И Ван Гог от зависти скурил бы годовой урожай кубинских сигар.

*Просто вспомнил одну девушку, она Рубальскую наизусть знала, всю.


3. "Мемуар"

В юности я занимался художественной гимнастикой. Я мог заниматься ею часами. Только её показывали редко, оттого моя половая жизнь не была регулярной.
Не умея мимикрировать под рослое и кудрявое (Лукоморский дуб, кентавр Хирон, пианист Левон Оганезов), при встрече с гимнасткой я надеялся только на Пастернака.
И вот, однажды прихожу к знакомым, а по дому ходит живая гимнастка в мужской рубашке и белых трусах. Белые трусы - эмблема любви.
(Чёрные трусы - эмблема печали. Красные означают «стоп» и «лежать». Зелёные – «идите». )

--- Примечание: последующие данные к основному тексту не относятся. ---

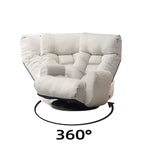 Poltrona Sacco Girevole a 360 Gradi, Poltrona Sofà Pigra con Tasca Laterale, Poltrona da Pavimento con Poggiatesta Regolabile per Camera da Letto, Soggiorno, Grigio Cemento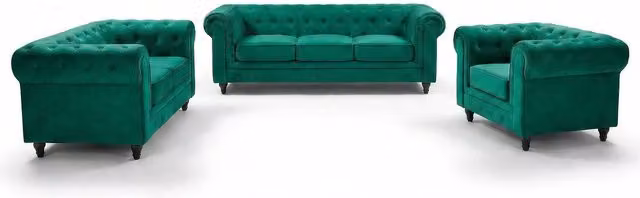 Bravich Emerald Green Velvet 6 Seater Chesterfield Scroll Arm Sofa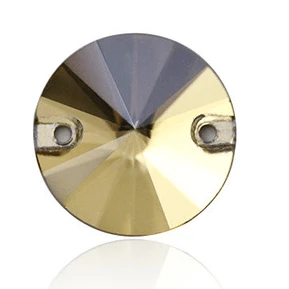 Sundaylace Creations & Bling Glass Gem 8mm 8mm & 10mm Champagne Rivoli, Sew on, Glass Gem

- Февраль! - обратился я к трусам. - Достать чернил и плакать!
И достаю чернил.
- Какой вы интересный мужчина - ответила девушка глазами. А вслух только расстегнула рубашку.
- Писать о феврале навзрыд, - добавляю, имея ввиду готовность к спариванию.
- Пока грохочущая – перехожу на визг - слякоть весною чёрною горит.
И аккуратно сажаю [мессершмидт] девушку на диван. Тут она поднимает ногу и выключает свет. Прям с дивана ногой дотянулась до выключателя. Это был жест неземной красоты.
Стоп, говорю. Теперь наоборот, включи свет. А теперь выключи. Включи. Выкл. Вкл. Выкл. Всё. Большое спасибо. Это был лучший секс в моей жизни. Ты иди, а я посплю.

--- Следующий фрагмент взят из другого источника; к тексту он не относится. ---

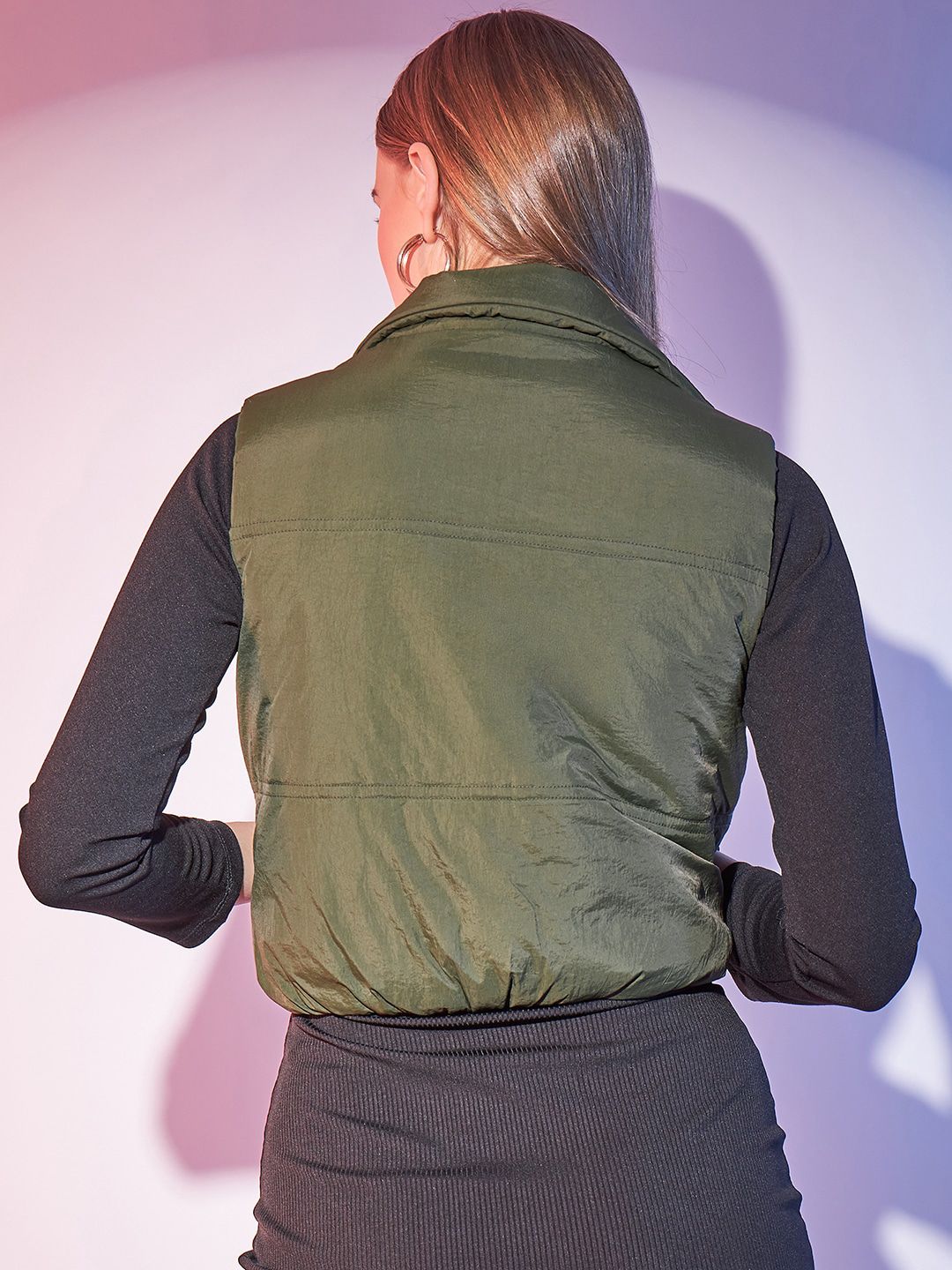 STREET 9 Olive Green Stand Collar Sleeveless Lightweight Crop Bomber Jacket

Отступление 1. В детстве все девушки делали вид, что главное в них – руки, глаза и волосы. Только художественные гимнастки честно и открыто признавали в себе наличие писи. Одной, или даже нескольких. По крайней мере, их рук и глаз я не помню, зато писи - во множестве.

Отступление 2.
Пирса Броснана вожделеют даже хомячки. Нас же, маленьких лысых сантехничков, алчут только тяжело больные унитазы и соседи нижних этажей, чей евроремонт смыло в подвал. Чтобы заинтересовать ещё хотя бы хомячка, сантехник вынужден притворяться эрудированым, добрым и даже честным. Встречаются также сантехники с имиджем «ум и грация». Знаю ещё одного с как бы рельефным торсом, ещё двух, якобы не жадных, и Васю. Вася в конкурентной борьбе использует тушь «буржуа» и духи «опиум».
Сам я работаю под внимательность и поэтичность. Потому что Вася из меня никакой. *вздыхает*

Продолжение.
Как выяснилось, выключение ногой света доминировало в списке полезных умений этой девушки. Мы с ней прожили шесть лет, потом она ушла к одному диджею, он был красивее меня на 40 килограммов, плюс очки и псориаз. Я клялся дотолстеть, покрыться коростой и окриветь на левый глаз. Тогда она ко мне опять вернулась, но кажется иногда, что только притворяется.